“It’s bolder, it’s in-your-face,” says Francis Kurkdjian, of his formula for Miss Dior Essence, the just-launched take on Miss Dior, Christian Dior Parfum’s classic fragrance for young women.
We are sitting in a dramatically vaulted room at Domain de Naysses, the former home of Catherine Dior, the younger sister of the famed French designer. Kurkdjian, Dior’s Perfume Creation Director and the nose behind the perfume, is relaying his process for putting a modern stamp on a seminal scent. Where better to tap into the spirit of Miss Dior than in the historical home of the woman who, as legend has it, served as the tribute for the creation of the original in 1947, amidst the fields of flowers that she tended to. “The roses have been grown by Catherine herself,” he says. “She passed away in 2008, so it’s not so long ago.”
Who Was Catherine Dior?
The Domain, in the provincial village of Callais (a stone’s throw from fragrance capital Grasse) is where Catherine returned to convalesce at the end of World War II. She’d just been released from a prison camp after a courageous turn as a freedom fighter during the war, her deep convictions leading her to fight for what she believed in. As Christian’s kid sister (12 years his junior), she lived quite near to his stately home in neighboring Montauroux. The two were so close, the phone at his chateau, La Colle Noire, only connected to two numbers: his atelier in Paris and Catherine’s home.
The History of the Scent
Christian Dior originally commissioned a chypre scent for Miss Dior — a scent blending floral and woody notes. “It was meant for the young ones,” says Kurkdjian. “A tribute to youth and rejuvenation.” The formula was updated in 2021 into a sweeter floral and then reinterpreted by Kurkdjian in 2024. “We had lost a bit of the identity,” he admits. The creation of Miss Dior Essence “closes the loop,” says the master. The moniker is a play on words — the fragrance is both concentrated and also the essence of the idea of who the modern Miss Dior woman is. It taps into the liberated, take-charge spirit of a new generation — and ties back to the one and only Catherine and everything she stood for.

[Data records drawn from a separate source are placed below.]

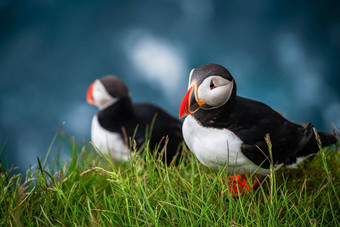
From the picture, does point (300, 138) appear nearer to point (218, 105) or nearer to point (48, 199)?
point (218, 105)

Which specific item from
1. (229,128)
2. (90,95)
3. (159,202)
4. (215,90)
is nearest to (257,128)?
(229,128)

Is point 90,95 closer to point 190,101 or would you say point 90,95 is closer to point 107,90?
point 107,90

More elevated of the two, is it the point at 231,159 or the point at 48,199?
the point at 231,159

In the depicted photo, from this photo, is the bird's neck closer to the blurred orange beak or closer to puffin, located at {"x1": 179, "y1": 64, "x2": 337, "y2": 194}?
puffin, located at {"x1": 179, "y1": 64, "x2": 337, "y2": 194}

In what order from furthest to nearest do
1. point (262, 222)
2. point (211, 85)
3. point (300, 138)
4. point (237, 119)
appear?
point (300, 138), point (237, 119), point (211, 85), point (262, 222)

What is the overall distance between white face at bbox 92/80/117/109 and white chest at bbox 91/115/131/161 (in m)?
0.21

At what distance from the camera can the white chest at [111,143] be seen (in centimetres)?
310

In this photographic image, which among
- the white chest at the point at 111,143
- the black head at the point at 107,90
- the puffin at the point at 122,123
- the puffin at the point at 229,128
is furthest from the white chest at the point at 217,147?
the black head at the point at 107,90

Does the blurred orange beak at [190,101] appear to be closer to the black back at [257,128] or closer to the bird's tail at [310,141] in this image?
the black back at [257,128]

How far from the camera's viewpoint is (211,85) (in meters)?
1.80

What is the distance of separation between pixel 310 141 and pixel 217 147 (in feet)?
2.08

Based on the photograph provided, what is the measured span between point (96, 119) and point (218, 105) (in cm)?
176

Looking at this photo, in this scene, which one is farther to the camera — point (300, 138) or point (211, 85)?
point (300, 138)

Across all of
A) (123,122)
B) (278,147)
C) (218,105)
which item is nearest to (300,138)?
(278,147)
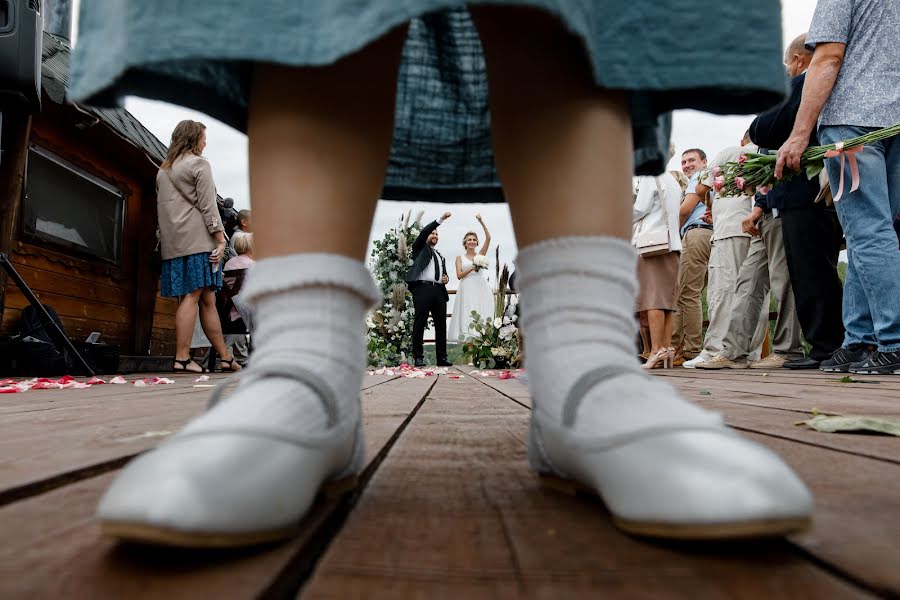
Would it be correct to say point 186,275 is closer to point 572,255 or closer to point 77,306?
point 77,306

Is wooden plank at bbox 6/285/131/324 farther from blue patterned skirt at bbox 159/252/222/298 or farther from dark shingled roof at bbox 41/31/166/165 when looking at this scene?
dark shingled roof at bbox 41/31/166/165

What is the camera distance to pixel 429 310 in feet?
21.8

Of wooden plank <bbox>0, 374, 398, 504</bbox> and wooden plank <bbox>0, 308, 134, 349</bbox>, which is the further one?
wooden plank <bbox>0, 308, 134, 349</bbox>

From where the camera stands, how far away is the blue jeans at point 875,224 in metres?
2.41

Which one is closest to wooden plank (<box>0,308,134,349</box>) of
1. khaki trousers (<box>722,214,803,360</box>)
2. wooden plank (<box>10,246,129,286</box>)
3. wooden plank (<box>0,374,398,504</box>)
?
wooden plank (<box>10,246,129,286</box>)

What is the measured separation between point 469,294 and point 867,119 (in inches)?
232

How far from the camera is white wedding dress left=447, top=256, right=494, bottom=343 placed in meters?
8.15

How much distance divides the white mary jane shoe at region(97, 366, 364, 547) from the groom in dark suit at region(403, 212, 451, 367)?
5.91 m

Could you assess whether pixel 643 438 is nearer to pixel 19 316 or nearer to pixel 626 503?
pixel 626 503

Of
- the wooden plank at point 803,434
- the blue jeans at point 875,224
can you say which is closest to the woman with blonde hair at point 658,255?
the blue jeans at point 875,224

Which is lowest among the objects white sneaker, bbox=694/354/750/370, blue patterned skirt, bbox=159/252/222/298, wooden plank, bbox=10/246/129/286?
white sneaker, bbox=694/354/750/370

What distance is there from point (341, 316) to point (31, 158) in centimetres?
477

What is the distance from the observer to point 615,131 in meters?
0.58

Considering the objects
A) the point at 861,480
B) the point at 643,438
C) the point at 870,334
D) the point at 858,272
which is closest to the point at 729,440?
the point at 643,438
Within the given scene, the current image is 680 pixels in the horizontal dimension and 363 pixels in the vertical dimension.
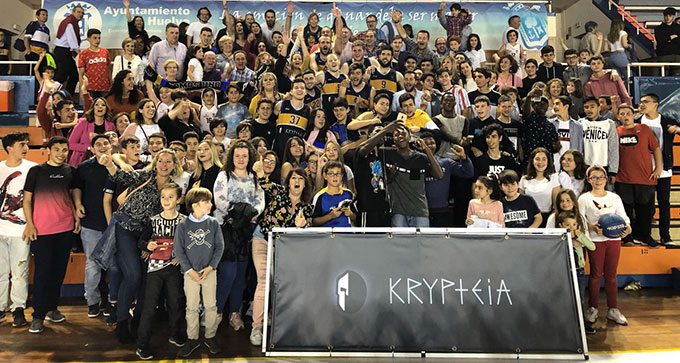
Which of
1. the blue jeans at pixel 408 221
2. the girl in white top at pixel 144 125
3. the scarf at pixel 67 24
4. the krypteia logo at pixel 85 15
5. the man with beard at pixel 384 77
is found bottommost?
the blue jeans at pixel 408 221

Deconstructing Miss Dior Essence
To bring this vibe to life, Kurkdjian played with the foundational chypre building blocks with jasmine and smoky oakmoss. But he layered jammy, fruity notes on top, giving the fragrance “a kind of mouth-watering juiciness, almost like a lipgloss,” he says. For the fruits, he chose blackberry and elderflower. “The elderflower is very chic and sophisticated. It’s kind of feminine. Not too girly, but still relevant,” he explains. Relevant, indeed. Case in point: the cocktail of the moment is arguably the elderflower liquor-infused Hugo Spritz.
Even the bottle reflects this heightened, vivid expression of Miss Dior. An edgy black bow adorns the herringbone-patterned glass flacon, and the juice of the perfume is an intense pink bordering on fuchsia. Brand face Natalie Portman fronts the Miss Dior Essence campaign, clad in a chic yet unconventional dress. During a tour of Paris, the actress reveals that the frock makes her feel as if she could go “from a ball into battle” — a sartorial move Catherine Dior could get behind, no doubt.